**Selected excerpt:**
-----

Professor Forrest Stuart from Stanford University spoke about his research on Seattle’s Law Enforcement Assisted Diversion (LEAD) program, which diverts police calls related to behavioral health case managers who connect people in need with social services instead of officers.
Stuart said that many conventional police reform measures have failed because they tried to use officers to do the work of mental healthcare or social workers, allowing police to see the violent interventions they typically used as an act of compassion.
Discussions about the Chicago Police Department and the University of Chicago Police Department (UCPD) turned the conversation closer to home. UChicago Sociology professor Robert Vargas credited his undergraduate students with persuading him to adopt an abolitionist perspective, and spoke about how the “finance and research policy nexus” that supports Chicago police implicates a much wider array of entities outside law enforcement in the work of policing. Private investors in police technologies and private research labs, such as UChicago’s Crime Lab, with exclusive access to police data play a role in supporting the police as an institution.
“The barriers institutions raise to data and transparency is a form of violence,” Vargas said.
Yale professor Monica Bell said that she wishes universities would work on inventing more creative and equitable solutions to public safety rather than funding their own private police departments, which often serve as a barrier between students and the communities their universities inhabit.
“It’s actually exciting because I think universities have more interesting ways to produce public safety,” Bell said. “I would love to see universities become labs for how we can think more concretely about alternatives to standard policing.”
The final panel of the conference brought together 33rd Ward Alderman Rossana Rodriguez Sanchez, UChicago’s Pozen Family Center Director of Human Rights Practice Alice Kim, activists Alicia Hurtado and Tai Davidson Bajandas from #CareNotCops and Damon Williams from the #LetUsBreathe Collective, a coalition of artists and activists organizing around police and prison abolition on the South Side. Their discussion centered on how to use community organizing to achieve abolitionist goals in a variety of contexts.

-----

**Stored data:**

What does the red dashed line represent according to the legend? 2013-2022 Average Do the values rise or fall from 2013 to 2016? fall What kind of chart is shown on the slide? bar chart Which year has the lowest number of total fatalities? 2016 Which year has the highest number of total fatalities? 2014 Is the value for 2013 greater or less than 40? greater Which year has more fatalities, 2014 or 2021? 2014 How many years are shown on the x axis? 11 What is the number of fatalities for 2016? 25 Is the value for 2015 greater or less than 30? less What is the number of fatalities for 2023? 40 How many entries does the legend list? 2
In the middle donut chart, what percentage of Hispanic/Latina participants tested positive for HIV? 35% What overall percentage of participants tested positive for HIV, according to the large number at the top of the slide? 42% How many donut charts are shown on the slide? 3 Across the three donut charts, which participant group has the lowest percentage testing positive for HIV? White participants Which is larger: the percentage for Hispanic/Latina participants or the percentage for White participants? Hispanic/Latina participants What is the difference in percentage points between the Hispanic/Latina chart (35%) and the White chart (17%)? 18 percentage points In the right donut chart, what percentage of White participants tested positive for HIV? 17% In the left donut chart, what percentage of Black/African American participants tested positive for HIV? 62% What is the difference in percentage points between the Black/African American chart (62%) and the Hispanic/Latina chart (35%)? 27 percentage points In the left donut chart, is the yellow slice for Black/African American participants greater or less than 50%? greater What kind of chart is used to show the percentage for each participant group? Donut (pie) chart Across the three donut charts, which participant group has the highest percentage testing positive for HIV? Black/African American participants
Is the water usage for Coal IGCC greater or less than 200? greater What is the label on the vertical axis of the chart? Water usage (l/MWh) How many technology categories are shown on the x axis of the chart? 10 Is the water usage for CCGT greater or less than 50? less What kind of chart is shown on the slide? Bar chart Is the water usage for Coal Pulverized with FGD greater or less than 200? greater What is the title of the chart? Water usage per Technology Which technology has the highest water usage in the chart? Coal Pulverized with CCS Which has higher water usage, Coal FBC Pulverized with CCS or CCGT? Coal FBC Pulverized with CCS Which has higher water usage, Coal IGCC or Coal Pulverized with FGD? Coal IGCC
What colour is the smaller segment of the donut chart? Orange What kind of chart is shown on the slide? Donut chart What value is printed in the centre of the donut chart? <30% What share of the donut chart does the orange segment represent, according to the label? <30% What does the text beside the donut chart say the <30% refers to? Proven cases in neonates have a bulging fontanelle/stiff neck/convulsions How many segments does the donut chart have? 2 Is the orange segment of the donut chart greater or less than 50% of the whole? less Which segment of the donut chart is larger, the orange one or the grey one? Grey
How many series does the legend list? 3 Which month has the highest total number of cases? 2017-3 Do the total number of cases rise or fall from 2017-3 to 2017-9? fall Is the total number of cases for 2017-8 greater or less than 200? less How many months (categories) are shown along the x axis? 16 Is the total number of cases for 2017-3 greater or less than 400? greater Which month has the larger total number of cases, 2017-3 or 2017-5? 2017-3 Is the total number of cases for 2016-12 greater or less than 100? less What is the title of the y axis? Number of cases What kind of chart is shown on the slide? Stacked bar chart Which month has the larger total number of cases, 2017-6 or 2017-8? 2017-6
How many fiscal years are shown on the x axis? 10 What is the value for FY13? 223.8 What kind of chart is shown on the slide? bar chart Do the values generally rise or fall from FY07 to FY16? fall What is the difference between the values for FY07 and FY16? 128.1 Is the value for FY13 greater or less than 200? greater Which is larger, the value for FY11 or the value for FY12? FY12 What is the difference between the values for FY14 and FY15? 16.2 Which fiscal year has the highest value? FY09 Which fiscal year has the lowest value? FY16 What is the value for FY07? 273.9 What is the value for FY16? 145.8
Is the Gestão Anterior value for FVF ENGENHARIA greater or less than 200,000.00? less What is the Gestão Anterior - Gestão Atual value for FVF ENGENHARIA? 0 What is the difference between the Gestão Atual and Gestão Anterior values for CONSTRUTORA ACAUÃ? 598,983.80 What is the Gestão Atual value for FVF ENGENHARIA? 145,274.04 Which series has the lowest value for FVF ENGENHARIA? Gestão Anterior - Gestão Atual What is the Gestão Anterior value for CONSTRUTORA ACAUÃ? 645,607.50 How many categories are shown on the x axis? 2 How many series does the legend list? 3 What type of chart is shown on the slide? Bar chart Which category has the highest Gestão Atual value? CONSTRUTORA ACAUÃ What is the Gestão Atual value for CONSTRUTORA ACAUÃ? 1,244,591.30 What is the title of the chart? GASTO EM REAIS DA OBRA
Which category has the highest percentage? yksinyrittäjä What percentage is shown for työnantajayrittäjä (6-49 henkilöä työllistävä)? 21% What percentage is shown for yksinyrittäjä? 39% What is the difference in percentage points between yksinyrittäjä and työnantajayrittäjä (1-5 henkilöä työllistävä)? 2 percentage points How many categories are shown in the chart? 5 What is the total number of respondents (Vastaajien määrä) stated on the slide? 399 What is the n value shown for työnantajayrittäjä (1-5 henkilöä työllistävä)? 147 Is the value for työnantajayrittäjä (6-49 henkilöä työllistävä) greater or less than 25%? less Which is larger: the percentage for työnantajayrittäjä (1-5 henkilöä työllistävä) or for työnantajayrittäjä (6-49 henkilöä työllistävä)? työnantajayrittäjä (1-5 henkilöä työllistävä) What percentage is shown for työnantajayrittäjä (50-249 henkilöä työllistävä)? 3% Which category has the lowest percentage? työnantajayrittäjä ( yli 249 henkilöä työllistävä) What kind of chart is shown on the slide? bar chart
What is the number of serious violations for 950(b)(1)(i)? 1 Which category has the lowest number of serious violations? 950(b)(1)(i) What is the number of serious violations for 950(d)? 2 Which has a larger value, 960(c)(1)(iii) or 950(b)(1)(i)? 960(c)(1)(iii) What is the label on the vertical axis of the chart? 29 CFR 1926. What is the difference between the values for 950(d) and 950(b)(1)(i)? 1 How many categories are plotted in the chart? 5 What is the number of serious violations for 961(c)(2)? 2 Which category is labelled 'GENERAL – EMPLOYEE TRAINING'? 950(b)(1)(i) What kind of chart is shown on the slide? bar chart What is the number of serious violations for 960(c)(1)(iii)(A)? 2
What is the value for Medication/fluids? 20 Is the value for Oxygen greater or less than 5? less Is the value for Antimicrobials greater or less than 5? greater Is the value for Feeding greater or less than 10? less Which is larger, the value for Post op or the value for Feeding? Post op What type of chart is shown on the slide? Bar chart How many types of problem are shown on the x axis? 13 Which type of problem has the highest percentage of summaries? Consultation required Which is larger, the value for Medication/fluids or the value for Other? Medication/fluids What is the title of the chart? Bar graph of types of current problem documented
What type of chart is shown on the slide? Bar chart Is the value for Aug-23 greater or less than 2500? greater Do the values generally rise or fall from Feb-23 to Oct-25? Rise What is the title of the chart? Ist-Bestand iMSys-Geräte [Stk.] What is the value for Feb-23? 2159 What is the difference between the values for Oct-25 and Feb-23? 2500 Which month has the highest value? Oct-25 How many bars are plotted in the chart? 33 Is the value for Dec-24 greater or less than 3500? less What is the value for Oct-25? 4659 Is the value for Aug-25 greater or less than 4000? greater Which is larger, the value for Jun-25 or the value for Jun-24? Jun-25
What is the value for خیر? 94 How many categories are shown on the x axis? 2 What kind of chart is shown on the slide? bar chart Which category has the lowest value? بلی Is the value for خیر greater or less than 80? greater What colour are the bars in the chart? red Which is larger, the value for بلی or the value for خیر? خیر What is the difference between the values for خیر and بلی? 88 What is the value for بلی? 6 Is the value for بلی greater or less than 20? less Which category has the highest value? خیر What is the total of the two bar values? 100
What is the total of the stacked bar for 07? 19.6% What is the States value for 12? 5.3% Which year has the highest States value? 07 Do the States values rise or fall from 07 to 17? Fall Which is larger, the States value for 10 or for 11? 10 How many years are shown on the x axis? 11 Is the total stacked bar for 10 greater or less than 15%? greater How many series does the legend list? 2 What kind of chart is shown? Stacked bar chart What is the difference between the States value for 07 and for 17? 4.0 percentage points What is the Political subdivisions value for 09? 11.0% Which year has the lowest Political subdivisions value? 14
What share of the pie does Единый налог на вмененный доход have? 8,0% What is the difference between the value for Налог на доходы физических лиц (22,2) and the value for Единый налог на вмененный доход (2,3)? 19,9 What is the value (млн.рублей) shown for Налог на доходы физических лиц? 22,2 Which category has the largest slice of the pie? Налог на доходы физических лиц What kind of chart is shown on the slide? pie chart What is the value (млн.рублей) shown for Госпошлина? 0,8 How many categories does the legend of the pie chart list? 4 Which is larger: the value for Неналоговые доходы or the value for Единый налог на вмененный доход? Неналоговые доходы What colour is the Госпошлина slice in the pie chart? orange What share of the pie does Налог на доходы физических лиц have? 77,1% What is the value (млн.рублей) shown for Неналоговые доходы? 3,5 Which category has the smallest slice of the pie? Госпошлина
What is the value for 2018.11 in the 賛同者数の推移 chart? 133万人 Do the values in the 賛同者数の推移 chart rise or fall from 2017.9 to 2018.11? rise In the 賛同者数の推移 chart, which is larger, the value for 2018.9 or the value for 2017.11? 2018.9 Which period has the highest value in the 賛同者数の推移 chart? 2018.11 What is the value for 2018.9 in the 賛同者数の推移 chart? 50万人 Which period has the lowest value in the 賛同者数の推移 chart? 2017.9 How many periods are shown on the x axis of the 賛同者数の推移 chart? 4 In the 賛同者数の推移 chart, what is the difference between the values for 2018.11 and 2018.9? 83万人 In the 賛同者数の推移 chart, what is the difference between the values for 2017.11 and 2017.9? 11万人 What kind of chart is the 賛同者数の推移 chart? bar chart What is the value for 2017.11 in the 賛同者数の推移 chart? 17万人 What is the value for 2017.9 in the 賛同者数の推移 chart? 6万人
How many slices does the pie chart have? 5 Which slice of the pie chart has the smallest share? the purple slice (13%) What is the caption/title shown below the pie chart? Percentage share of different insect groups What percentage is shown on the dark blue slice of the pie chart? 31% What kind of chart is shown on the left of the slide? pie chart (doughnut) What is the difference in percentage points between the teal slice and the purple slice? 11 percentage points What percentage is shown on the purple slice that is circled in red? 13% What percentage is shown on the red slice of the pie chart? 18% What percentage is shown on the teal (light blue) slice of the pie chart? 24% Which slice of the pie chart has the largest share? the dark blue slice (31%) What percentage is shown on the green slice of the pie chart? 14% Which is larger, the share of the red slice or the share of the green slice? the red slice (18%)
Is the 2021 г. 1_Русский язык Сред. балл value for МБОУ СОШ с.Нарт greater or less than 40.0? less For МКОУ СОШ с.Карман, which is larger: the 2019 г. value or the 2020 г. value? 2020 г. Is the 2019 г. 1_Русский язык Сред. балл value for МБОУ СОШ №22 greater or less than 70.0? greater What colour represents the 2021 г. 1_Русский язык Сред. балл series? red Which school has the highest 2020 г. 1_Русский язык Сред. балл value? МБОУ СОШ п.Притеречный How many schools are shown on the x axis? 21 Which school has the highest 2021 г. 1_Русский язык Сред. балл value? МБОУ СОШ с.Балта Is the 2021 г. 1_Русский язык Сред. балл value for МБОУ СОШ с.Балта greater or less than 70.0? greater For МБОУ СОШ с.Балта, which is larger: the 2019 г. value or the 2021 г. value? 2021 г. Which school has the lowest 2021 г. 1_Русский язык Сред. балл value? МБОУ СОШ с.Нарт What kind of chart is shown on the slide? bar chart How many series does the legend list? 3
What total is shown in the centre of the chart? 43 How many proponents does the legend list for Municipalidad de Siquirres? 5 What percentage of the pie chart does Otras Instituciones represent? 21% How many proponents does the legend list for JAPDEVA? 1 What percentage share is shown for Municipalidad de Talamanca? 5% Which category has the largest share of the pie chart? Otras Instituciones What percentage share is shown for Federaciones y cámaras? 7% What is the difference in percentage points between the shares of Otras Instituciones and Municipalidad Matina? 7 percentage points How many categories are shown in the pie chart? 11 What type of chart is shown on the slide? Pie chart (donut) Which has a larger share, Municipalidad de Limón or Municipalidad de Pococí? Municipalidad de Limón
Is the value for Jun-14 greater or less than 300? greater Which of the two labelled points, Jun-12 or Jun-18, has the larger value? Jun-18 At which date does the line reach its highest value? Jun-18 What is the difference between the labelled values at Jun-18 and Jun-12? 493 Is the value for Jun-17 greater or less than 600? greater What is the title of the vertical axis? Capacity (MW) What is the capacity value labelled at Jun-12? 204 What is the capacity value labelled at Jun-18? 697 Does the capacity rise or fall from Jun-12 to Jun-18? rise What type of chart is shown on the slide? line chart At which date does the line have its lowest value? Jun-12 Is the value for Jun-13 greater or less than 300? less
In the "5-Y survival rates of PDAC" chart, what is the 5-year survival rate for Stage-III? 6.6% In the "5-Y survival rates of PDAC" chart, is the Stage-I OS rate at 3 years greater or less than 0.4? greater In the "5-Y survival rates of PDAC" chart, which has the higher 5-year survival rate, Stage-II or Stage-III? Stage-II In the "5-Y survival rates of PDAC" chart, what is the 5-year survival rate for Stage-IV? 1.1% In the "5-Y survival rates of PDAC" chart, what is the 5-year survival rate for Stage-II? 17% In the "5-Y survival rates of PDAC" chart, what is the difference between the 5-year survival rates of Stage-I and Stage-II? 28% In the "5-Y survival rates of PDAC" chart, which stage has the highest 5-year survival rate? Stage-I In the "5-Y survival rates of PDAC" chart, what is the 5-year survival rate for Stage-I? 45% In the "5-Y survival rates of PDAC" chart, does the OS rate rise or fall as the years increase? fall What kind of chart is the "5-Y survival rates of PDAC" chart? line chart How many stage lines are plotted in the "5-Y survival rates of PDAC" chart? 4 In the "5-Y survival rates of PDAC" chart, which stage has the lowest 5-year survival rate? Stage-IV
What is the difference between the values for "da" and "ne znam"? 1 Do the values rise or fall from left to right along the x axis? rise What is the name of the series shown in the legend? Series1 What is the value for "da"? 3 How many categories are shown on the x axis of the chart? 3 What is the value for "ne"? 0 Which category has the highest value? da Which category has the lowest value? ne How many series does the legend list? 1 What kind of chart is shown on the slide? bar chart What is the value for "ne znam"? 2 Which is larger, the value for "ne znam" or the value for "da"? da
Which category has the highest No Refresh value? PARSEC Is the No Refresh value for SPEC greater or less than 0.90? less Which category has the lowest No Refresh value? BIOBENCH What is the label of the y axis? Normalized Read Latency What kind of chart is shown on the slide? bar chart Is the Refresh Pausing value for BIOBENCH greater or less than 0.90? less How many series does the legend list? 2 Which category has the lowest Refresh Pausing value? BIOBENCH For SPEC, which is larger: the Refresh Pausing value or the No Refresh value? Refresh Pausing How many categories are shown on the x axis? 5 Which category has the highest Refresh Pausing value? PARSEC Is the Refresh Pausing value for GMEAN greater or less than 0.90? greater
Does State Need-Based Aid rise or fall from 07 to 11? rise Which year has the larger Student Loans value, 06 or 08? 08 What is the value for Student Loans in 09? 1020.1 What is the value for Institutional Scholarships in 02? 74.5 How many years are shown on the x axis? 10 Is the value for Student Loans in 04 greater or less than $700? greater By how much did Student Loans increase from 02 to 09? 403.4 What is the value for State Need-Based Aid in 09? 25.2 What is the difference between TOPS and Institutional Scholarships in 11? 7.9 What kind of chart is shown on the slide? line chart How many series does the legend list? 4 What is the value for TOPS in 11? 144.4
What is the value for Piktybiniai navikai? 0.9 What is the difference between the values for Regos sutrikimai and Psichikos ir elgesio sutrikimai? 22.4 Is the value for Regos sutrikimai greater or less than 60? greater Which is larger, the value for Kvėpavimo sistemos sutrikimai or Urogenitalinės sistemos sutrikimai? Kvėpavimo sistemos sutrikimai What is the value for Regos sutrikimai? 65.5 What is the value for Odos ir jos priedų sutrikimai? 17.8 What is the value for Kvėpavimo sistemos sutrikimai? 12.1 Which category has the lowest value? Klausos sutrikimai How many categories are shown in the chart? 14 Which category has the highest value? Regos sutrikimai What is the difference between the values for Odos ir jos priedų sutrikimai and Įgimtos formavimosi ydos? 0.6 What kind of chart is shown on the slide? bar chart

-----

**What you will do:**
[1] In the policing conference excerpt, whom did Robert Vargas credit with persuading him to adopt an abolitionist perspective?
[2] Pick up the policing conference excerpt after its last sentence and continue it.

**Answers in order:**
[1] His undergraduate students.

[2]
Kim detailed the years of organizing that went into her work with the Chicago Torture Justice Memorials to successfully advocate for reparations for survivors of police torture and the abolition of the death penalty in Illinois. Hurtado and Bajandas explained the history of #CareNotCops on UChicago’s campus and the results of their research into how UCPD’s policing practices (traffic stops and street interviews) disproportionately criminalize Black residents of Hyde Park and surrounding neighborhoods.
Williams argued that the everyday reality of policing and prisons—strip searches, prison labor, and more—despite having been normalized in media and political discourse, should be understood as forms of torture.
“Every day you have woken up and drawn breath, you have been living in a place where slavery is legal,” Williams said. “Policing and incarceration is slavery. Policing and incarceration is torture.”
Williams asserted that the first step toward establishing public safety is to invest in the resources that people need to survive by divesting from police and prisons. #CareNotCops’s Hurtado and Bajandas seconded his claim.
“What we have right now is a political moment where things that seemed impossible are now much more possible,” Hurtado said. “But the thing is, all of this was always possible; we’re just convinced and conditioned to believe that we don’t have the people power, the connections, the voice to actually make change.”
“The things that you think are impossible now are probably not impossible, they’re just things we’ve been told we can’t do.”